I knew, briefly, a firefighter who was all the usual things that firefighters are- tall, brave, well-trained, confident, and fit… whatever. And he kayaked with us. We took him to some smaller rivers to help him train up, but the old crowd of us went to a class 4 river later that Summer. We told him to hang out, watch from the bank, meet us at the halfway point… all the usual stuff that newbies do until they’re ready for big water. We couldn’t make him see that the little river we’d been training him on was, at absolute best, a class 2. We tried to explain ‘pushy’ water, and how he hadn’t experienced it yet.

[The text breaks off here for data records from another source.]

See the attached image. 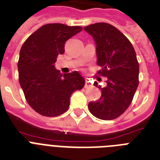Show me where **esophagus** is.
Instances as JSON below:
<instances>
[{
  "mask_svg": "<svg viewBox=\"0 0 160 160\" xmlns=\"http://www.w3.org/2000/svg\"><path fill=\"white\" fill-rule=\"evenodd\" d=\"M91 86V83L89 80H85V84H84V88H89V87Z\"/></svg>",
  "mask_w": 160,
  "mask_h": 160,
  "instance_id": "34e87169",
  "label": "esophagus"
}]
</instances>
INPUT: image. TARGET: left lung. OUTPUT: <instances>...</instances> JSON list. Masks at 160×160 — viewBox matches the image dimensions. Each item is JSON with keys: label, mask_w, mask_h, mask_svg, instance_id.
<instances>
[{"label": "left lung", "mask_w": 160, "mask_h": 160, "mask_svg": "<svg viewBox=\"0 0 160 160\" xmlns=\"http://www.w3.org/2000/svg\"><path fill=\"white\" fill-rule=\"evenodd\" d=\"M96 44L97 64L102 68L98 74L107 77V85L98 86L100 98L89 102L93 116L112 120L122 115L132 102L139 84V64L135 49L125 35L114 26L96 23L84 28ZM94 86L98 83L94 82Z\"/></svg>", "instance_id": "obj_1"}]
</instances>
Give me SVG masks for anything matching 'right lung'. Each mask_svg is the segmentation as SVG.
<instances>
[{
    "label": "right lung",
    "mask_w": 160,
    "mask_h": 160,
    "mask_svg": "<svg viewBox=\"0 0 160 160\" xmlns=\"http://www.w3.org/2000/svg\"><path fill=\"white\" fill-rule=\"evenodd\" d=\"M82 30L80 26L45 24L24 42L18 62L19 81L28 103L42 116L57 117L67 112L73 92L84 86L78 71L61 74L55 68L65 42Z\"/></svg>",
    "instance_id": "add662e5"
}]
</instances>
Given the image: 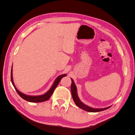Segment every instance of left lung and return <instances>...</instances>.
<instances>
[{"instance_id":"obj_1","label":"left lung","mask_w":135,"mask_h":135,"mask_svg":"<svg viewBox=\"0 0 135 135\" xmlns=\"http://www.w3.org/2000/svg\"><path fill=\"white\" fill-rule=\"evenodd\" d=\"M71 95L73 100H74L75 104L78 107H79V108L83 109L85 111H87L88 112H99L101 111H103V110H107L110 108V107L105 108H102V109H95V108H92L91 107H89L88 106L84 104L82 102H81L79 98L78 97V93H77V89L74 83V81L73 80V79H71Z\"/></svg>"}]
</instances>
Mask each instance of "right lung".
Returning <instances> with one entry per match:
<instances>
[{
    "label": "right lung",
    "mask_w": 135,
    "mask_h": 135,
    "mask_svg": "<svg viewBox=\"0 0 135 135\" xmlns=\"http://www.w3.org/2000/svg\"><path fill=\"white\" fill-rule=\"evenodd\" d=\"M66 76V74H64L62 75H59L57 78L55 79L54 84L52 85V87H51V88L49 89V90L46 93L43 94L42 95H39V96H30V95H25L22 92H20V91H18V89H17V88L16 87L15 85L14 84L13 82V76H12V68L11 69V81L12 83L13 84V87H15L16 91H17V93L19 95V96L22 97L23 99H24L25 100H26L27 101L31 102V103H41V102H43V101H46L48 100H49V99L51 97V96H52V93H54L55 88H56V87L57 86V85L59 84V83H60V81L61 80V79L63 77Z\"/></svg>",
    "instance_id": "obj_1"
}]
</instances>
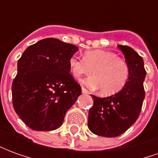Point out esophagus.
Masks as SVG:
<instances>
[{
	"label": "esophagus",
	"instance_id": "34e87169",
	"mask_svg": "<svg viewBox=\"0 0 158 158\" xmlns=\"http://www.w3.org/2000/svg\"><path fill=\"white\" fill-rule=\"evenodd\" d=\"M82 93L83 94H89V91L85 89V88H82Z\"/></svg>",
	"mask_w": 158,
	"mask_h": 158
}]
</instances>
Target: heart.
I'll list each match as a JSON object with an SVG mask.
<instances>
[{
    "mask_svg": "<svg viewBox=\"0 0 158 158\" xmlns=\"http://www.w3.org/2000/svg\"><path fill=\"white\" fill-rule=\"evenodd\" d=\"M72 74L77 79L83 75L94 76L85 79L83 84L89 88H101L103 95L111 96L118 93L127 84L129 76V66L115 53L103 50L86 52L84 58L72 56L69 61Z\"/></svg>",
    "mask_w": 158,
    "mask_h": 158,
    "instance_id": "obj_1",
    "label": "heart"
}]
</instances>
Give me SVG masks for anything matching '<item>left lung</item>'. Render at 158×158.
Here are the masks:
<instances>
[{
	"label": "left lung",
	"instance_id": "8db88e82",
	"mask_svg": "<svg viewBox=\"0 0 158 158\" xmlns=\"http://www.w3.org/2000/svg\"><path fill=\"white\" fill-rule=\"evenodd\" d=\"M118 46L129 66V79L123 89L113 96L101 98L91 95L94 103L88 116V127L93 134L111 138L122 135L135 123L145 99L143 58L129 46Z\"/></svg>",
	"mask_w": 158,
	"mask_h": 158
}]
</instances>
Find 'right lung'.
Returning <instances> with one entry per match:
<instances>
[{"label": "right lung", "instance_id": "1", "mask_svg": "<svg viewBox=\"0 0 158 158\" xmlns=\"http://www.w3.org/2000/svg\"><path fill=\"white\" fill-rule=\"evenodd\" d=\"M78 50L72 44L46 38L29 46L18 61L12 104L33 130L58 129L67 111L81 95L80 86L69 73V58Z\"/></svg>", "mask_w": 158, "mask_h": 158}]
</instances>
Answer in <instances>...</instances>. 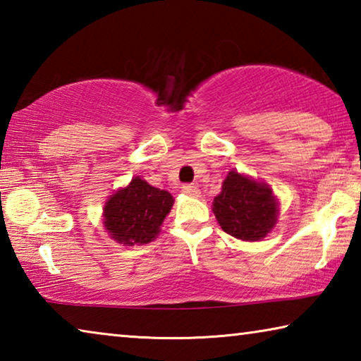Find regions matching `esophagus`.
Masks as SVG:
<instances>
[{
	"instance_id": "esophagus-1",
	"label": "esophagus",
	"mask_w": 361,
	"mask_h": 361,
	"mask_svg": "<svg viewBox=\"0 0 361 361\" xmlns=\"http://www.w3.org/2000/svg\"><path fill=\"white\" fill-rule=\"evenodd\" d=\"M181 191L185 192L186 195H191V197H197V195L200 194L199 188H197V186H194V185H183Z\"/></svg>"
}]
</instances>
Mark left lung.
I'll list each match as a JSON object with an SVG mask.
<instances>
[{
    "label": "left lung",
    "instance_id": "obj_1",
    "mask_svg": "<svg viewBox=\"0 0 361 361\" xmlns=\"http://www.w3.org/2000/svg\"><path fill=\"white\" fill-rule=\"evenodd\" d=\"M213 213L229 235L256 242L264 239L276 226L279 204L266 183L231 170L221 192L213 199Z\"/></svg>",
    "mask_w": 361,
    "mask_h": 361
}]
</instances>
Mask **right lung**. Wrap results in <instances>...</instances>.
I'll list each match as a JSON object with an SVG mask.
<instances>
[{"mask_svg":"<svg viewBox=\"0 0 361 361\" xmlns=\"http://www.w3.org/2000/svg\"><path fill=\"white\" fill-rule=\"evenodd\" d=\"M172 205V194L133 176L126 188L109 195L103 209V224L118 243L143 245L156 239Z\"/></svg>","mask_w":361,"mask_h":361,"instance_id":"add662e5","label":"right lung"}]
</instances>
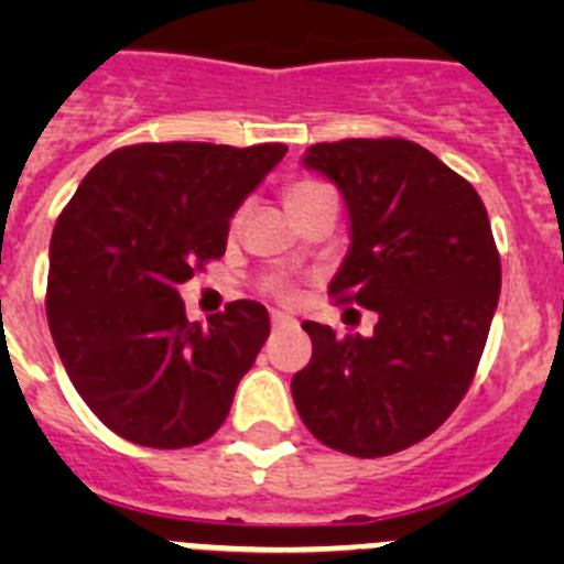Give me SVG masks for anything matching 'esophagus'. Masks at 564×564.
I'll use <instances>...</instances> for the list:
<instances>
[{"label":"esophagus","mask_w":564,"mask_h":564,"mask_svg":"<svg viewBox=\"0 0 564 564\" xmlns=\"http://www.w3.org/2000/svg\"><path fill=\"white\" fill-rule=\"evenodd\" d=\"M293 325V318L282 316V313H273L271 316V327L273 330H282V327H291Z\"/></svg>","instance_id":"34e87169"}]
</instances>
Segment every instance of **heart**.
I'll list each match as a JSON object with an SVG mask.
<instances>
[{
    "instance_id": "b5f03b06",
    "label": "heart",
    "mask_w": 564,
    "mask_h": 564,
    "mask_svg": "<svg viewBox=\"0 0 564 564\" xmlns=\"http://www.w3.org/2000/svg\"><path fill=\"white\" fill-rule=\"evenodd\" d=\"M322 188H325V186H318V183H313V181L288 183V188H285L288 208L299 206V203L307 200L311 194L322 192ZM262 291H265L268 296L276 299V302H282V305H291V302H296V296H299L296 285H293L291 279H285V276H268L265 282H262Z\"/></svg>"
}]
</instances>
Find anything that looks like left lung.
Instances as JSON below:
<instances>
[{
  "label": "left lung",
  "instance_id": "1",
  "mask_svg": "<svg viewBox=\"0 0 564 564\" xmlns=\"http://www.w3.org/2000/svg\"><path fill=\"white\" fill-rule=\"evenodd\" d=\"M350 212L336 305L378 313L372 336L305 322L313 356L291 381L307 430L330 449L383 457L441 426L475 381L500 299V251L475 186L403 138L307 149Z\"/></svg>",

He didn’t know that he hadn’t experienced pushy water, and insisted that he’d paddle the Ocoee with us. Well, he’s a grown person, and we’d tried to get him to understand that he didn’t know what he didn’t know, but he’s got the right to say what he’s gonna do. …But there was also a highway alongside the entire river run, too. Makes it easier for him to quit. Or to have the body removed.
Which was good. After the first 100 yards of run, he knew a lot about what he didn’t know. He wiped the blood off his face and got out. Good man.
Which is all to say- Mrs. Nutley’s brood just learned a little about what they don’t know.